35 rupees has a special component of 20 rupees for glaceau sale profit.
However, going forward, Tata Tea's dividend has to be observed carefully. Thats because although the consolidated profit would be quite better as the interest savings and interest gain can lead to a gain of about 20-30 rupees a share, the standalone book will not be very good. thats because, the cash is stacked with TTGB Limited and not with tata tea, so most of interest income will accrue to TTGB and not to Tata Tea standalone book. As dividend has to be paid out of standalone book, so we need to be bothered about dividend......
If ECB norms get relaxed, the funds may be bought home and lent at quite higher levels.
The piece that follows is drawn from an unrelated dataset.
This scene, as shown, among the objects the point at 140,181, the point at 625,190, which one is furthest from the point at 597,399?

That financial engineering is possible.
Tata Tea on the consolidated level is in an absolute wonderful state.
Also, look out for how TCL do engineering with EOC. That can also be a spinner for Tata Tea as the result of any engineering gets reflected in tata tea's consolidated book.
Infact, if I have to lay down my premise for recommending Tata tea, it will go like this:
1.Funds position
2.Wonderful subsidiaries and step down subsidiaries.
3.Tremendous scope for unlocking value.
If this stock falls to 600-odd levels, this stock can be accumulated. You may set level 2 at 20 p.c. discount to 600, and level 3 at 30 p.c discount to 600.